Siendo honrados, y no como otros de cuyo nombre y apellidos no me quiero acordar, la igualada final fue un resultado justo, pero en el fútbol ya sabemos que no existe la justicia, y prueba reciente de ello es que ahí está el Getafe de Bordalás, sexto en la tabla de Primera tras haber ganado en Anoeta sin tirar a puerta. El caso es que el conjunto coruñés se dejó dos puntos por culpa de la ensoñación compartida (me río yo de aquella de Resines) de Luis Mario Milla y de Andrés Fuentes. Ambos figuran ya con letras de oro en la leyenda negra del deportivismo, junto a colegiados de muy infeliz recuerdo como Díaz Vega, aquel que se inventó un penalti a Alvelo en Riazor contra el Celta, o Villena Peña, quien castigó como pena máxima una inexistente mano de Sánchez Candil en el Tartiere frente al Oviedo. Aquellas decisiones privaron al Deportivo de sendos ascensos a Primera, como puede hacerlo (lo sabremos en cinco partidos) la del tándem Fuentes-Milla.
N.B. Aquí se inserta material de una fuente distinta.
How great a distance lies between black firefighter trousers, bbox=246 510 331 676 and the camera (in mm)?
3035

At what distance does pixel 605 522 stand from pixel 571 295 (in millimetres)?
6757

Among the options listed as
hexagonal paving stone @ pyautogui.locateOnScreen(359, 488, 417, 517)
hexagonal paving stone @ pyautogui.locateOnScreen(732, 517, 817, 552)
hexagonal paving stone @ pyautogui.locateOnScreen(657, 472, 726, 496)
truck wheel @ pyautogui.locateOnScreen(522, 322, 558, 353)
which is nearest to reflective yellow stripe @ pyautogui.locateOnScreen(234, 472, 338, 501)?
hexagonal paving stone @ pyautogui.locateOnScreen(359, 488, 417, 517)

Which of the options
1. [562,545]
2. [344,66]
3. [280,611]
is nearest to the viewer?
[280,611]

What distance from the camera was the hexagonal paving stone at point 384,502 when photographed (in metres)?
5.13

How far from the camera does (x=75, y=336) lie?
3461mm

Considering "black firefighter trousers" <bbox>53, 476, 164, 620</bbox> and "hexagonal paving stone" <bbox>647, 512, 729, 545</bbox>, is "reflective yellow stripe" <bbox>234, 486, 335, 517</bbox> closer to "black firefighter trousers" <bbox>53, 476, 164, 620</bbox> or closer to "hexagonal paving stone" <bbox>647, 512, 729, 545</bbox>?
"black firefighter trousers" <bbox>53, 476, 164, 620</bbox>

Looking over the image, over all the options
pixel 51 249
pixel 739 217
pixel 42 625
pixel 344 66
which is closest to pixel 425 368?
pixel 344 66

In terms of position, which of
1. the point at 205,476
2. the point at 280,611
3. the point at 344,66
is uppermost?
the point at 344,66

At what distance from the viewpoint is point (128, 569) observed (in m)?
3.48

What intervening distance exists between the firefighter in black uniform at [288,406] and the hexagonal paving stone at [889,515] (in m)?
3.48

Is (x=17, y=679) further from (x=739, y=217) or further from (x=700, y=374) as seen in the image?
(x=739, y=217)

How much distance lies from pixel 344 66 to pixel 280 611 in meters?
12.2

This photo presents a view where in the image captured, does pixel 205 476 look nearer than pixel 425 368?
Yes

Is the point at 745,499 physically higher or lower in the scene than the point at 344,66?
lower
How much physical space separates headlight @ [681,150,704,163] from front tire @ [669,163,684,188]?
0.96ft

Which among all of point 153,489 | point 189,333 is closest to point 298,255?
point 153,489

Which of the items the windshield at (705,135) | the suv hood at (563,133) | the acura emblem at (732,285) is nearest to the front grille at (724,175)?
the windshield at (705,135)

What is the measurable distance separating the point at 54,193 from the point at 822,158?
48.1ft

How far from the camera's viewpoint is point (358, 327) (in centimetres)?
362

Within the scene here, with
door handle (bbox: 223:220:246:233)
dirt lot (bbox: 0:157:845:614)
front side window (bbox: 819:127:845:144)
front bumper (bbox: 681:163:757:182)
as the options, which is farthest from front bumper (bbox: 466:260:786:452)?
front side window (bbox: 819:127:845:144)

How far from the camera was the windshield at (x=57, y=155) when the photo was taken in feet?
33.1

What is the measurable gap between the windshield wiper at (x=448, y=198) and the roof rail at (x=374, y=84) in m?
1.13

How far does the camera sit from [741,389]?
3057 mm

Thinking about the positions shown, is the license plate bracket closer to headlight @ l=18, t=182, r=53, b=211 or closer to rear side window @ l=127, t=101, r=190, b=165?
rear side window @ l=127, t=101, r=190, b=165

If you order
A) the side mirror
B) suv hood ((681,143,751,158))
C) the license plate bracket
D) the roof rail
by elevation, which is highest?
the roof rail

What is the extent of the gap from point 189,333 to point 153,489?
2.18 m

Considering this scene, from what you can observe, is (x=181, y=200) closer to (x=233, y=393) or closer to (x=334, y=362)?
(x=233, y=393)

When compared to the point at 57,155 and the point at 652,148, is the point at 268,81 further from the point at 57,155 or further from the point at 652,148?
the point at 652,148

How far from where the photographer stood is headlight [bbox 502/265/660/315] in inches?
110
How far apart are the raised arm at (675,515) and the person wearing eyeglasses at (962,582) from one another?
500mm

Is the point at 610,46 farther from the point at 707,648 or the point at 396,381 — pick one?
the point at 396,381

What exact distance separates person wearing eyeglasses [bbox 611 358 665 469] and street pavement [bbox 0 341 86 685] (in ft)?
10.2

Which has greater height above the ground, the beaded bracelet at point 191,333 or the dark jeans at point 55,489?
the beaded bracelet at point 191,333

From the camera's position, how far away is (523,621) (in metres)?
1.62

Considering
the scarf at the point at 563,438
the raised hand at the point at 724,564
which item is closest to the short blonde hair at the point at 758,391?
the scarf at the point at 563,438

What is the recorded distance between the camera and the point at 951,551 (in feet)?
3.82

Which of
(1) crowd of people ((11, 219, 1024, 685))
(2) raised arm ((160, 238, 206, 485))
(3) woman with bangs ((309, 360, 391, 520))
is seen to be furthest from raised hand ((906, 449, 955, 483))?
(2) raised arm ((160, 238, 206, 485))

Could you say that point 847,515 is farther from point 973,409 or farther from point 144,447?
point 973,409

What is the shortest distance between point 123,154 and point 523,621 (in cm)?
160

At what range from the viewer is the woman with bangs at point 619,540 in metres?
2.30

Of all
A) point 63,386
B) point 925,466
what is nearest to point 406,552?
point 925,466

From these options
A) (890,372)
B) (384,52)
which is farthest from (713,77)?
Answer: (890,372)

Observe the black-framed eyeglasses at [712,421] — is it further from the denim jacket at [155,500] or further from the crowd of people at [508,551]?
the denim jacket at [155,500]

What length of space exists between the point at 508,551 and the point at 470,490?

No sabemos si Luis Mario Milla tuvo una novia coruñesa que lo dejó, o vino de turismo a A Coruña y le sentaron mal unas almejas, pero queda claro que siente animadversión por lo blanquiazul. Porque no es la primera que perjudica de forma grave al Deportivo, y curiosamente en la anterior también estaba Ramis en el banquillo rival y medió el VAR. Ocurrió en un Deportivo-Albacete de la cuarta jornada de la temporada 2019-20. Aquel día, el equipo dirigido por Anquela no mereció perder. Pero lo hizo a última hora (0-1) porque el VAR llamó al colegiado a la pantalla y este decidió que el deportivista David Simón había golpeado intencionadamente el balón con la mano en su propia área. Ese árbitro era Luis Mario Milla y vio gigantes donde había molinos, lo que es muy propio ante un conjunto manchego. Penalti, gol y derrota coruñesa. Dado que solo era la cuarta jornada, reconocemos que suena exagerado culpar a Luis Mario Milla del descenso deportivista a Segunda B a final de aquella temporada, pero lo cierto es que el Dépor acabó bajando con 51 puntos, solo uno menos que el Albacete (que, por cierto, se salvó ganando en Cádiz en el penúltimo minuto de la última jornada gracias a un penalti inexistente).

Repasando los (no) penaltis cometidos por Quagliata y David Simón, concluimos que Luis Mario Milla es partidario de que los jugadores, al menos los que visten de blanquiazul, jueguen al fútbol sin una parte de su anatomía: sus brazos. Pero eso no puede ser y de ahí que él acabe metiendo la pata.